** BEGIN **
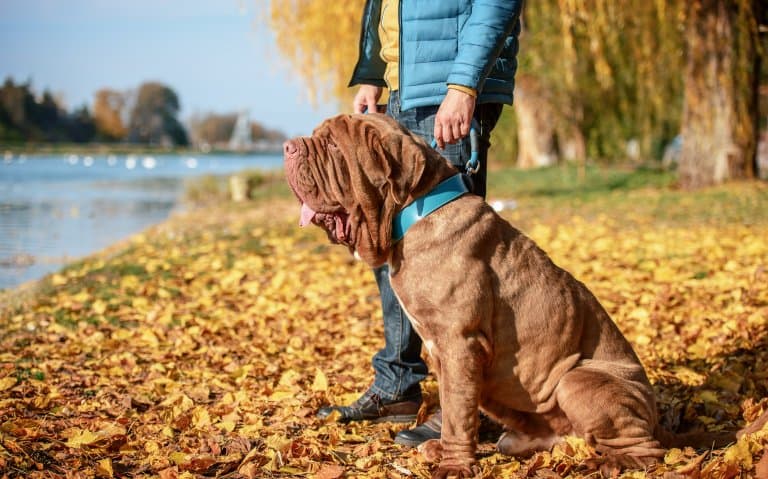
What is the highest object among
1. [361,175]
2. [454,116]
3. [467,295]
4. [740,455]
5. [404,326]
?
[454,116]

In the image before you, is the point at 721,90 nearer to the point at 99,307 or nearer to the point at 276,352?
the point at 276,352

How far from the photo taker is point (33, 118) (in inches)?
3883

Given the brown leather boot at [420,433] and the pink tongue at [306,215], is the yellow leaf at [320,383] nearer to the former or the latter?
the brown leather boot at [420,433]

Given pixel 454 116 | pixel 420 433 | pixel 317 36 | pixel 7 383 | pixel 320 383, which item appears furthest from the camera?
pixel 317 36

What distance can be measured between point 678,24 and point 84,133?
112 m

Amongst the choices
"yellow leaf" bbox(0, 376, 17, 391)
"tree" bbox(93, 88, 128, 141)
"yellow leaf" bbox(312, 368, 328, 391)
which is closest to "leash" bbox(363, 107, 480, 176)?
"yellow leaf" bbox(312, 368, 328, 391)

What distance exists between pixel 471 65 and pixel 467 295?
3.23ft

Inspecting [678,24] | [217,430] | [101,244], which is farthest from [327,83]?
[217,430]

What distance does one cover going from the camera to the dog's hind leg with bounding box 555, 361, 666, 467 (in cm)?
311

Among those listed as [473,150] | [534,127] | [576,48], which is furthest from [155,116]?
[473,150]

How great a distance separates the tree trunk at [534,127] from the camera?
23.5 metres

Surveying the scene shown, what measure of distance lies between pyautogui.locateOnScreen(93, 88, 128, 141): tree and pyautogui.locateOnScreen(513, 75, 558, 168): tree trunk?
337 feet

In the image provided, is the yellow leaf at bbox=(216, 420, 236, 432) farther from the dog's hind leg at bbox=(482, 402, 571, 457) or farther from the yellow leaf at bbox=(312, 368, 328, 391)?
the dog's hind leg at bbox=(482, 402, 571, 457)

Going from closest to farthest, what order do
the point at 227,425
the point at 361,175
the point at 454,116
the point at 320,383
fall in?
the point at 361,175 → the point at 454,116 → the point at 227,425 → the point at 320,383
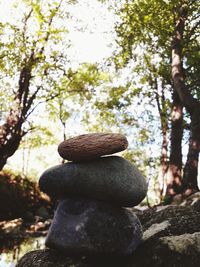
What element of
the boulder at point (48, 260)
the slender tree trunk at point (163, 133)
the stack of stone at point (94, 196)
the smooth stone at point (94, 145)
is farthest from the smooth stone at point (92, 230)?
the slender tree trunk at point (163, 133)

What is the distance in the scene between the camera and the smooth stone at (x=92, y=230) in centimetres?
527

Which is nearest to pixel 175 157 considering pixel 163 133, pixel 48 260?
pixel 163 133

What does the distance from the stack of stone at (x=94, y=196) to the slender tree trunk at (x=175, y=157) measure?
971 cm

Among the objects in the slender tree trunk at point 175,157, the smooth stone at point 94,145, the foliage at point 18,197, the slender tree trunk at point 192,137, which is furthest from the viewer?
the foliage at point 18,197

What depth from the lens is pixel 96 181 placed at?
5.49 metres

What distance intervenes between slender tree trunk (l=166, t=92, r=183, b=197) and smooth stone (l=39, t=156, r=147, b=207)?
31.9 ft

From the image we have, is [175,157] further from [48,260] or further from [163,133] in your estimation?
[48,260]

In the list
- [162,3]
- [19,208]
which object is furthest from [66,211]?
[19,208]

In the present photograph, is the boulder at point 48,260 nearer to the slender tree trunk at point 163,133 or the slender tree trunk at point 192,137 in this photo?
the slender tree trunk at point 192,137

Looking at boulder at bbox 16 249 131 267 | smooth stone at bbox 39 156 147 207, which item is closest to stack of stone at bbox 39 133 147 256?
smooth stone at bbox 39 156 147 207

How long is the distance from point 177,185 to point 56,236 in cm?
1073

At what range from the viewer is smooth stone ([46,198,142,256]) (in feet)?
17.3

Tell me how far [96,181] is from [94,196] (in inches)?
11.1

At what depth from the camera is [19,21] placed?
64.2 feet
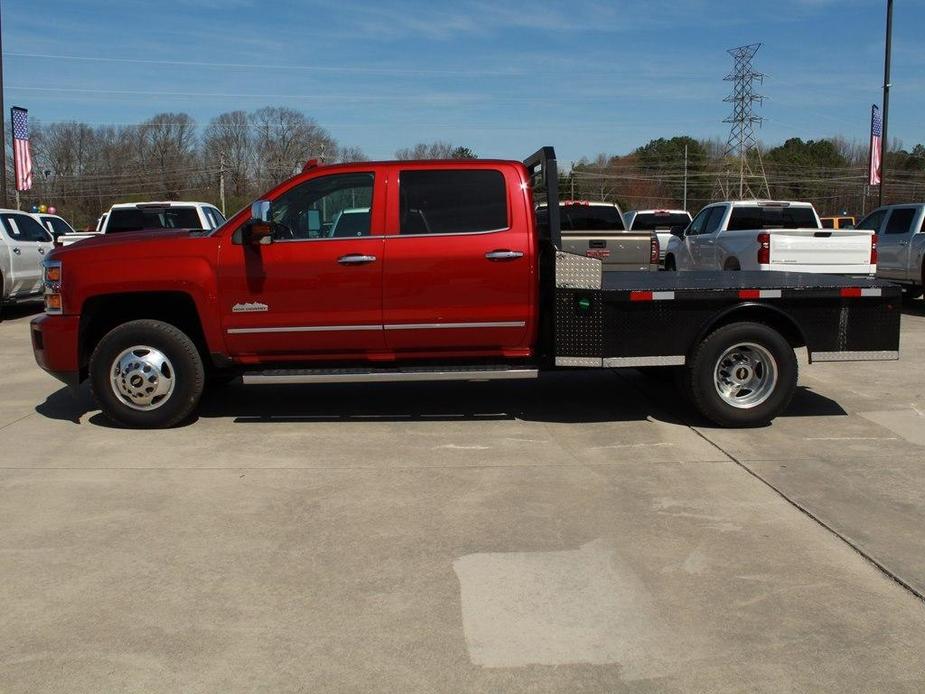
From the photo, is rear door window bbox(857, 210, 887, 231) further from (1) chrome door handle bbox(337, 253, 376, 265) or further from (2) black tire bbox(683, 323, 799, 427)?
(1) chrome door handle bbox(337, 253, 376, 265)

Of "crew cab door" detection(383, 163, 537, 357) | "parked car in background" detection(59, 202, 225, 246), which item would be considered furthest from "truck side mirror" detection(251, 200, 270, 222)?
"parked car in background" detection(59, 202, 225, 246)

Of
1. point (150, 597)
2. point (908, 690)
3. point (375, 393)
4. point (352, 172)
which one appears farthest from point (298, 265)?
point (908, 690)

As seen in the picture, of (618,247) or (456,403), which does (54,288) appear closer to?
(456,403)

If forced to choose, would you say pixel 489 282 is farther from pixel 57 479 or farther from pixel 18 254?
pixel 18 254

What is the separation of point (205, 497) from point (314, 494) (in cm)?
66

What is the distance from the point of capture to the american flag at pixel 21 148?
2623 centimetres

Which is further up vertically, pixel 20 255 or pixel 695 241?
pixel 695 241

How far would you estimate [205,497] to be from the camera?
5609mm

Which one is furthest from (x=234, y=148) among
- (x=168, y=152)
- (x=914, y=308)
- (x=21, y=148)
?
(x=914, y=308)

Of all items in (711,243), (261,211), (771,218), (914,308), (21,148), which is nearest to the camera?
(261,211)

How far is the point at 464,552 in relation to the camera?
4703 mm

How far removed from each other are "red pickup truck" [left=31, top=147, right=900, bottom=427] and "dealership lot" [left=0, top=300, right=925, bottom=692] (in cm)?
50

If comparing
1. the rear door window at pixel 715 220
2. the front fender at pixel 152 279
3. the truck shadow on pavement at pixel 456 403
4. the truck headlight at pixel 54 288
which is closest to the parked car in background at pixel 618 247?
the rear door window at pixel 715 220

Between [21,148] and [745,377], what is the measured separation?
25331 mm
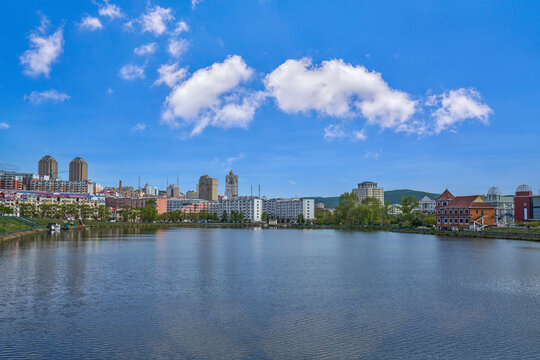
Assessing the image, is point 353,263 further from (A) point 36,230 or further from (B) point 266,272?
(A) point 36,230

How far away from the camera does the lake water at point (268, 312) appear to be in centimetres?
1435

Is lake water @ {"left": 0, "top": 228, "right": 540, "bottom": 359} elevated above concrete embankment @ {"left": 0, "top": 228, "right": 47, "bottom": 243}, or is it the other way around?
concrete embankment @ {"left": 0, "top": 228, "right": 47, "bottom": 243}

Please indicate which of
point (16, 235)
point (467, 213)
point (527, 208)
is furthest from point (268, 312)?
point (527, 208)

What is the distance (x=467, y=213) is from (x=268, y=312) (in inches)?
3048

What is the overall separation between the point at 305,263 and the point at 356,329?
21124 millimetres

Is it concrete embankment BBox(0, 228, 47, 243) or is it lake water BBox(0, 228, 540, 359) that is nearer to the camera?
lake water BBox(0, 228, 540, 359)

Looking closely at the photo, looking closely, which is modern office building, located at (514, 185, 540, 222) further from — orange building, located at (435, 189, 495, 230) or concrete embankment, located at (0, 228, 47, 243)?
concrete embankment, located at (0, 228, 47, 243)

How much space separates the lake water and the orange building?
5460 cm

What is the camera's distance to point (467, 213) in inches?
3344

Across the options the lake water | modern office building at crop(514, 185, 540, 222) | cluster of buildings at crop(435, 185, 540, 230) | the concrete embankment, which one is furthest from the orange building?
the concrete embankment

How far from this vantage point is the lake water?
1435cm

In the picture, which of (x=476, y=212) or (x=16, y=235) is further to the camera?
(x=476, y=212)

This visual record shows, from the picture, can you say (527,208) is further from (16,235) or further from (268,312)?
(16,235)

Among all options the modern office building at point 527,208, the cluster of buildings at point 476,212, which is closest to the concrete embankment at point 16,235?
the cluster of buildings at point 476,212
** END **
Prompt -
Images do not belong in the copy; reproduce all other parts of the records above verbatim.

Solved exercise -
What is the highest object among
1. [361,175]
2. [454,116]
3. [467,295]
4. [740,455]
5. [404,326]
?
[454,116]

In the image before you, is the point at 721,90 nearer to the point at 99,307 or nearer to the point at 276,352?
the point at 276,352

How far from the photo taker is point (33, 118) (in inches)?
3883

Given the brown leather boot at [420,433] and the pink tongue at [306,215], is the yellow leaf at [320,383] nearer to the former or the latter?
the brown leather boot at [420,433]

Given pixel 454 116 | pixel 420 433 | pixel 317 36 | pixel 7 383 | pixel 320 383, which item appears furthest from the camera?
pixel 317 36

What distance can be measured between point 678,24 and point 84,133?
112 m

Amongst the choices
"yellow leaf" bbox(0, 376, 17, 391)
"tree" bbox(93, 88, 128, 141)
"yellow leaf" bbox(312, 368, 328, 391)
which is closest to "leash" bbox(363, 107, 480, 176)?
"yellow leaf" bbox(312, 368, 328, 391)

What distance exists between pixel 471 65 and pixel 467 295?
3.23ft

Inspecting [678,24] | [217,430] | [101,244], which is farthest from [327,83]?
[217,430]

What distance does one cover going from the camera to the dog's hind leg with bounding box 555, 361, 666, 467 (in cm)?
311

Among those listed as [473,150] | [534,127] | [576,48], which is furthest from [155,116]?
[473,150]

How great a distance separates the tree trunk at [534,127] from the camera?
23.5 metres

Surveying the scene shown, what measure of distance lies between pyautogui.locateOnScreen(93, 88, 128, 141): tree and pyautogui.locateOnScreen(513, 75, 558, 168): tree trunk?
337 feet

In the image provided, is the yellow leaf at bbox=(216, 420, 236, 432) farther from the dog's hind leg at bbox=(482, 402, 571, 457) or farther from the yellow leaf at bbox=(312, 368, 328, 391)?
the dog's hind leg at bbox=(482, 402, 571, 457)

Going from closest to farthest, what order do
the point at 227,425
the point at 361,175
the point at 454,116
the point at 320,383
fall in?
the point at 361,175 → the point at 454,116 → the point at 227,425 → the point at 320,383
What element of
the boulder at point (48, 260)
the slender tree trunk at point (163, 133)
the stack of stone at point (94, 196)
the smooth stone at point (94, 145)
is farthest from the smooth stone at point (92, 230)?
the slender tree trunk at point (163, 133)

What is the distance in the scene between the camera and the smooth stone at (x=92, y=230) in centimetres?
527

Which is nearest to pixel 175 157 considering pixel 163 133, pixel 48 260?
pixel 163 133

What does the distance from the stack of stone at (x=94, y=196) to the slender tree trunk at (x=175, y=157) measure?
971 cm

Among the objects in the slender tree trunk at point 175,157, the smooth stone at point 94,145, the foliage at point 18,197, the slender tree trunk at point 192,137, which is furthest from the viewer?
the foliage at point 18,197

What depth from the lens is pixel 96 181 placed at?
5.49 metres

What distance intervenes between slender tree trunk (l=166, t=92, r=183, b=197) and smooth stone (l=39, t=156, r=147, b=207)?
31.9 ft

From the image we have, is [175,157] further from [48,260] or further from [163,133] in your estimation?
[48,260]

In the list
- [162,3]
- [19,208]
which object is furthest from [66,211]?
[19,208]

In the present photograph, is the boulder at point 48,260 nearer to the slender tree trunk at point 163,133 or the slender tree trunk at point 192,137 in this photo?
the slender tree trunk at point 192,137

Looking at boulder at bbox 16 249 131 267 | smooth stone at bbox 39 156 147 207, which item is closest to stack of stone at bbox 39 133 147 256?
smooth stone at bbox 39 156 147 207

How long is the distance from point 177,185 to point 56,236 in cm?
1073

At what range from the viewer is smooth stone ([46,198,142,256]) (in feet)?
17.3

Tell me how far [96,181] is from [94,196] (in inches)?
11.1

At what depth from the camera is [19,21] placed?
64.2 feet
From the photo, is rear door window bbox(857, 210, 887, 231) further from (1) chrome door handle bbox(337, 253, 376, 265) or further from (2) black tire bbox(683, 323, 799, 427)?
(1) chrome door handle bbox(337, 253, 376, 265)

Of "crew cab door" detection(383, 163, 537, 357) | "parked car in background" detection(59, 202, 225, 246), which item would be considered furthest from "truck side mirror" detection(251, 200, 270, 222)?
"parked car in background" detection(59, 202, 225, 246)

Of
1. point (150, 597)
2. point (908, 690)
3. point (375, 393)
4. point (352, 172)
which one appears farthest from point (298, 265)?
point (908, 690)

As seen in the picture, of (618,247) or (456,403), which does (54,288) appear closer to?
(456,403)

If forced to choose, would you say pixel 489 282 is farther from pixel 57 479 or farther from pixel 18 254?
pixel 18 254

What is the separation of point (205, 497) from point (314, 494) (in cm)?
66

What is the distance from the point of capture to the american flag at pixel 21 148?
2623 centimetres

Which is further up vertically, pixel 20 255 or pixel 695 241?
pixel 695 241

How far would you estimate [205,497] to be from the camera?
5609mm

Which one is furthest from (x=234, y=148) among
- (x=168, y=152)
- (x=914, y=308)
- (x=21, y=148)
?
(x=914, y=308)

Of all items in (711,243), (261,211), (771,218), (914,308), (21,148), which is nearest to the camera?
(261,211)

How far is the point at 464,552 in relation to the camera?
4703 mm

How far removed from each other are "red pickup truck" [left=31, top=147, right=900, bottom=427] and "dealership lot" [left=0, top=300, right=925, bottom=692] (in cm)?
50

If comparing
1. the rear door window at pixel 715 220
2. the front fender at pixel 152 279
3. the truck shadow on pavement at pixel 456 403
4. the truck headlight at pixel 54 288
which is closest to the parked car in background at pixel 618 247?
the rear door window at pixel 715 220

Between [21,148] and [745,377], what is the measured separation?
25331 mm
Assessing the image, is point 353,263 further from (A) point 36,230 or further from (B) point 266,272?
(A) point 36,230

How far away from the camera does the lake water at point (268, 312) appear to be in centimetres?
1435

Is lake water @ {"left": 0, "top": 228, "right": 540, "bottom": 359} elevated above concrete embankment @ {"left": 0, "top": 228, "right": 47, "bottom": 243}, or is it the other way around?
concrete embankment @ {"left": 0, "top": 228, "right": 47, "bottom": 243}

Please indicate which of
point (16, 235)
point (467, 213)
point (527, 208)
is furthest from point (268, 312)?
point (527, 208)

What is the distance (x=467, y=213) is from (x=268, y=312) (in inches)?
3048

What is the overall separation between the point at 305,263 and the point at 356,329?
21124 millimetres

Is it concrete embankment BBox(0, 228, 47, 243) or is it lake water BBox(0, 228, 540, 359) that is nearer to the camera?
lake water BBox(0, 228, 540, 359)

Looking closely at the photo, looking closely, which is modern office building, located at (514, 185, 540, 222) further from — orange building, located at (435, 189, 495, 230) or concrete embankment, located at (0, 228, 47, 243)?
concrete embankment, located at (0, 228, 47, 243)

How much space separates the lake water and the orange building?
5460 cm

What is the camera's distance to point (467, 213) in inches?
3344

Across the options the lake water | modern office building at crop(514, 185, 540, 222) | cluster of buildings at crop(435, 185, 540, 230) | the concrete embankment, which one is furthest from the orange building?
the concrete embankment

How far from this vantage point is the lake water?
1435cm

In the picture, which of (x=476, y=212) or (x=16, y=235) is further to the camera?
(x=476, y=212)

This visual record shows, from the picture, can you say (527,208) is further from (16,235) or further from (268,312)?
(16,235)

Among all options the modern office building at point 527,208, the cluster of buildings at point 476,212, which is closest to the concrete embankment at point 16,235?
the cluster of buildings at point 476,212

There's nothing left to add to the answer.